▸ Directions:
Transcribe, word for word, the section of the banking passage below that begins with the words containing "All of this" and ends with "necessary depository function.".

▸ Text shown:
——

The third thing I would say about retail deposits is that commercial banks have no need for retail deposits as useful assets.  Fundamentally this is because the commercial banking system both creates and destroys bank credit money as it deems appropriate.  Banks are only interested in acquiring the reserves which tag along in principle after all retail deposits, and have no interest in acquiring bank credit money itself.  This explains why any payments to a commercial bank – for any purpose whatsoever – entail the destruction of bank credit money and a temporary reduction in the money supply.  Only the associated reserves are retained intact.

All of this background will help to place into a proper perspective the Hummel proposal to create a single national depository – which is basically incompatible with a fractional reserve system.  Such a national depository would contain deposits of government-created money only, and would be unable to operate in parallel with existing banks issuing credit money deposits.  If banks were to become transformed into true intermediaries (like finance companies) then they would lose the power to create credit money, and the basic reason for their acting as depositories for the nation’s money would also cease to exist.  In these circumstances, a single national depository, which neither borrows nor lends, begins to make sense — as the most efficient way of carrying out the necessary depository function.

——

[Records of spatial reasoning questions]
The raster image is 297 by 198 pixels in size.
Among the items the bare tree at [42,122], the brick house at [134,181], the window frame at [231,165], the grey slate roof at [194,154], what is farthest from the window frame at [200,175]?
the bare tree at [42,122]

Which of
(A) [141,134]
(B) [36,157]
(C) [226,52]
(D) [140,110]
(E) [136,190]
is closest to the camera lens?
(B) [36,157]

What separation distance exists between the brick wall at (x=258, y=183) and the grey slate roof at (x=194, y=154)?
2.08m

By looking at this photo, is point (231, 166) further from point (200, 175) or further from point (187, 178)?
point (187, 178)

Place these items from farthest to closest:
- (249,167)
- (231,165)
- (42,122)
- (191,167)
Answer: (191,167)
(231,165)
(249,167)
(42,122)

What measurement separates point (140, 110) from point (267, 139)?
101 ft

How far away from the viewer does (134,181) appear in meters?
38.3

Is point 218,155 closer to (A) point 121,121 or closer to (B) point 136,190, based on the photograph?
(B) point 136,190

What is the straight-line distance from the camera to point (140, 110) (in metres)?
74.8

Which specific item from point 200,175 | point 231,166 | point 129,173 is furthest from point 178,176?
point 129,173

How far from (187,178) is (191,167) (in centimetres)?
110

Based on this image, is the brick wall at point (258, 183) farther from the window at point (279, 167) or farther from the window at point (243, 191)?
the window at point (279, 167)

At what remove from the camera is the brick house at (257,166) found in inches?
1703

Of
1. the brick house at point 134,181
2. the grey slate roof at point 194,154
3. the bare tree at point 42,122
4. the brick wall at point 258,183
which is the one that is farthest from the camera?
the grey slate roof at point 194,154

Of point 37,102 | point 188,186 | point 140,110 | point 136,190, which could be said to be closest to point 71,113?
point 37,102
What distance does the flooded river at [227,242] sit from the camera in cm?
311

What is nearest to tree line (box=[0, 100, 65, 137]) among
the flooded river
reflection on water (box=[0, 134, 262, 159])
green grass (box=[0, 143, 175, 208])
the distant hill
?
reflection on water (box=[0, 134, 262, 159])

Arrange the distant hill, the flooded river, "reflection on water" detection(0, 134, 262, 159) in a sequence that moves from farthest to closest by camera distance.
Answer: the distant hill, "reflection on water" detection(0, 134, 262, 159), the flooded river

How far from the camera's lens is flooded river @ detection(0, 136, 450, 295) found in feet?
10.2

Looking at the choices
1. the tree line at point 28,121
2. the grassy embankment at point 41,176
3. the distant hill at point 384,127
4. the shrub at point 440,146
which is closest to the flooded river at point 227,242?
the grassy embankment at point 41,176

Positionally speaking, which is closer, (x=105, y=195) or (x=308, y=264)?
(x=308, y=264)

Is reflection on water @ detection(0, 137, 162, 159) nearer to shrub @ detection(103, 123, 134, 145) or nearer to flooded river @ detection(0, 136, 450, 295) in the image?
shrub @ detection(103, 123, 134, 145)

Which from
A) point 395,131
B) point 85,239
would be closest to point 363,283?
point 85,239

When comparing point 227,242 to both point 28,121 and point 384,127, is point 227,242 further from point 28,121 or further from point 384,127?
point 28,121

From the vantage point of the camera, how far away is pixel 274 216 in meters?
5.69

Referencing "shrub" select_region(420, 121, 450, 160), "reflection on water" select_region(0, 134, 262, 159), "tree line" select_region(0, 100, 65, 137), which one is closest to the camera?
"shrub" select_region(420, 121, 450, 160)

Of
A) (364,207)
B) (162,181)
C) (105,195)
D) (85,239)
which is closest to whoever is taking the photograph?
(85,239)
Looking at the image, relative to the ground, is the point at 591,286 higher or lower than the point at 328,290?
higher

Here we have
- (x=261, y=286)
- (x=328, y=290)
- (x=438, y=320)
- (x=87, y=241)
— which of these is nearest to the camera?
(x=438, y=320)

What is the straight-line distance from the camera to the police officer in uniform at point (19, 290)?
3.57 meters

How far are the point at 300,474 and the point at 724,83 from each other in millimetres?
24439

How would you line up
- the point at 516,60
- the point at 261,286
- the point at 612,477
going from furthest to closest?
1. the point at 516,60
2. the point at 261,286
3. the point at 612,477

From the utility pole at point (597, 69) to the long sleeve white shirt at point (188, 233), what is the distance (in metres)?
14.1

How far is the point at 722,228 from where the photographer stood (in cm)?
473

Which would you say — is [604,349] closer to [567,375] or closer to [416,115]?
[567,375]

——

▸ Full output:
All of this background will help to place into a proper perspective the Hummel proposal to create a single national depository – which is basically incompatible with a fractional reserve system.  Such a national depository would contain deposits of government-created money only, and would be unable to operate in parallel with existing banks issuing credit money deposits.  If banks were to become transformed into true intermediaries (like finance companies) then they would lose the power to create credit money, and the basic reason for their acting as depositories for the nation’s money would also cease to exist.  In these circumstances, a single national depository, which neither borrows nor lends, begins to make sense — as the most efficient way of carrying out the necessary depository function.